Приемыши из Ахульго серьезно зацепили Васино сердце. То ли момент такой выпал, то ли он созрел для отцовства. Он пока до конца не осознал случившейся перемены, но чувствовал уже и ответственность за детей, и мыслишки разные в голове возникали насчет дальнейшего житья-бытия.
— Сегодня выступаем в аул Унцукуль. Оттуда в Гимры, Темир-Хан-Шуру и далее в Чиркей. Люди рады?
— Ох, как рады, Вашество! Так намаялись в этой жаре и вони! Не чаем, как до Грозной доберемся.
— К Дорохову своему вернешься?
— Если разрешат.
— Разрешу! Нам трудные времена предстоят. Очень непростые. Задачи для его налетов найдутся.

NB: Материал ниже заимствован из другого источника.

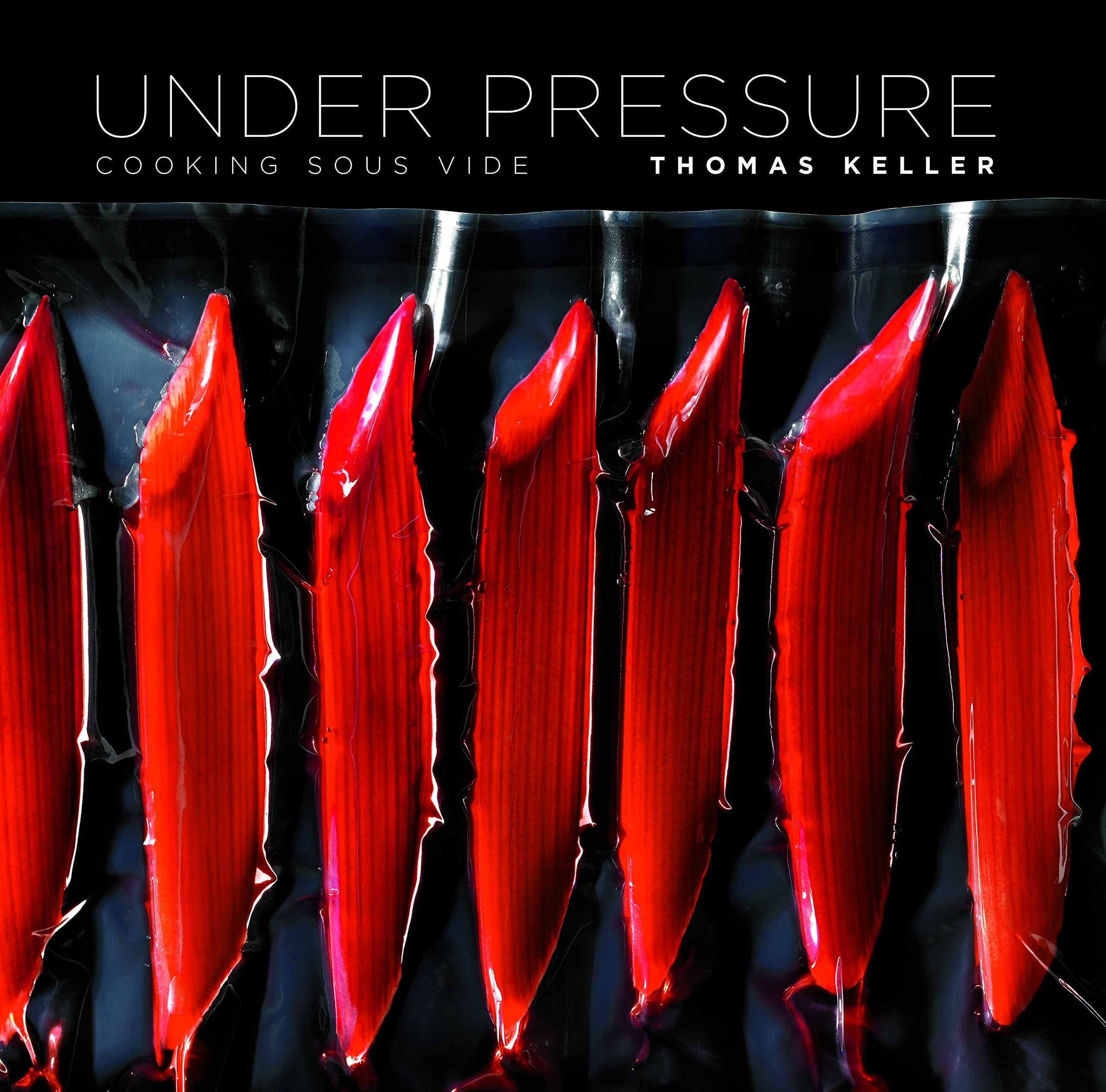 Under Pressure Leisure, Home & Garden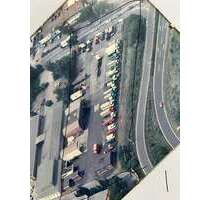 Grundstück in Dortmund 3.200.000,00 € 6741 m²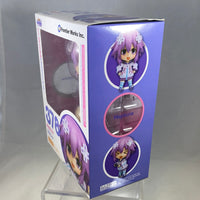 378 -Neptune (Original Release) Vers. Complete in Box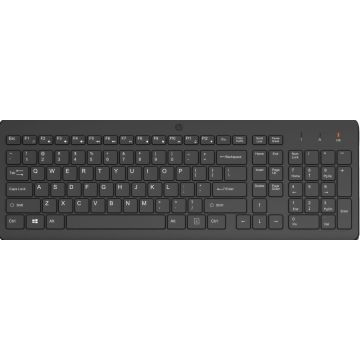 HP 225 - Toetsenbord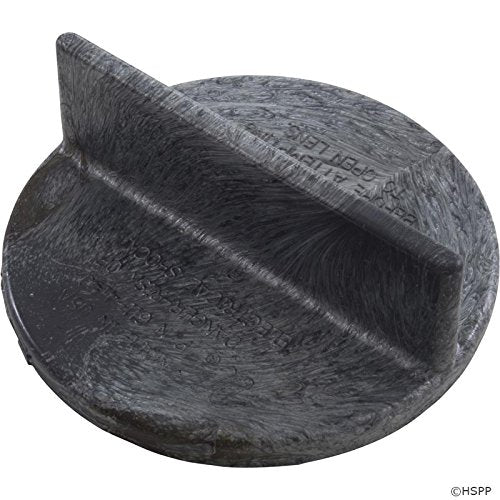 Waterway Tool, 5" Light Wrench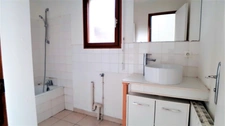 SOURS - MAISON 100 M² - 3 CHAMBRES -  JARDIN 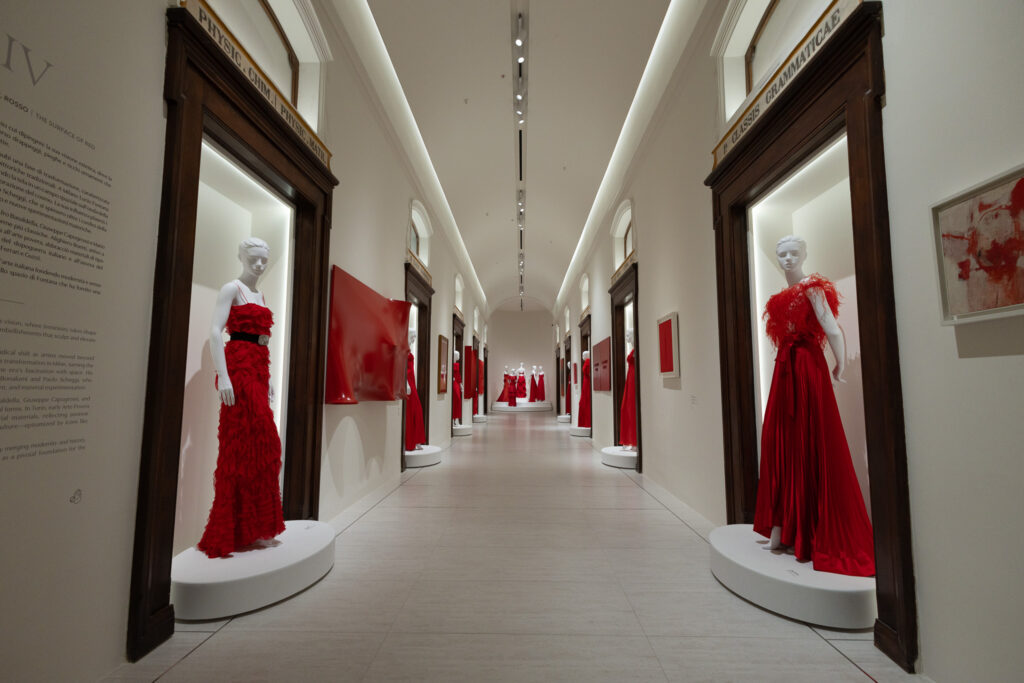 fondazione-garavani-e-giammetti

Не дело генералу отчет унтеру давать. Или обсуждать с ним судьбу полка. У Пулло просто вырвалось. Накипело. Он вернет домой лишь половину людей — тех, кто в мае выступил в поход в составе Чеченского отряда. Как с такими силами продолжить нести службу на Сунженской линии?
С высот раздались орудийные залпы — последние в этом навечно мертвом месте. 101 салютационный выстрел в честь дня коронования Государя и, конечно, успешного окончания кампании. Войска покидали аулы Ахульго, превращенные в гигантский открытый морг-могильник под жарким солнцем.
… Чистый горный воздух после смрада, задушившего всех трупными миазмами, холодок на смену изнуряющей жаре — красота! Войска взбодрились и, не оглядываясь на опостылевшее Ахульго, дружно, с песнями зашагали к аулу Унцукуль. По новой дороге, проложенной для обозов из Темир-Хан-Шуры. Не беда, что лошадей критически не хватало. Что раненых пришлось нести чуть ли не на руках. Что нужно было гнать огромную колонну с пленными, принуждая их шевелить ногами. Благо, что одиноких детей расхватали по рукам. Пример поручика Варваци оказался заразительным. У многих командиров куринцев, кабардинцев, апшеронцев и ширванцев на передней луке седла пристроились или девочка, или мальчик. Офицеры взяли их на воспитание[2].
Тех, кому не выпал счастливый билет, несли солдаты. Каждый из Васиного взвода — его из помощников взводного уже временно назначили взводным из-за нехватки офицеров — боролся за право нести Дадо и Ваську. Договорились по очереди. Чтобы всем досталось по справедливости. Кормилицу пристроили в обозе — на полковой повозке.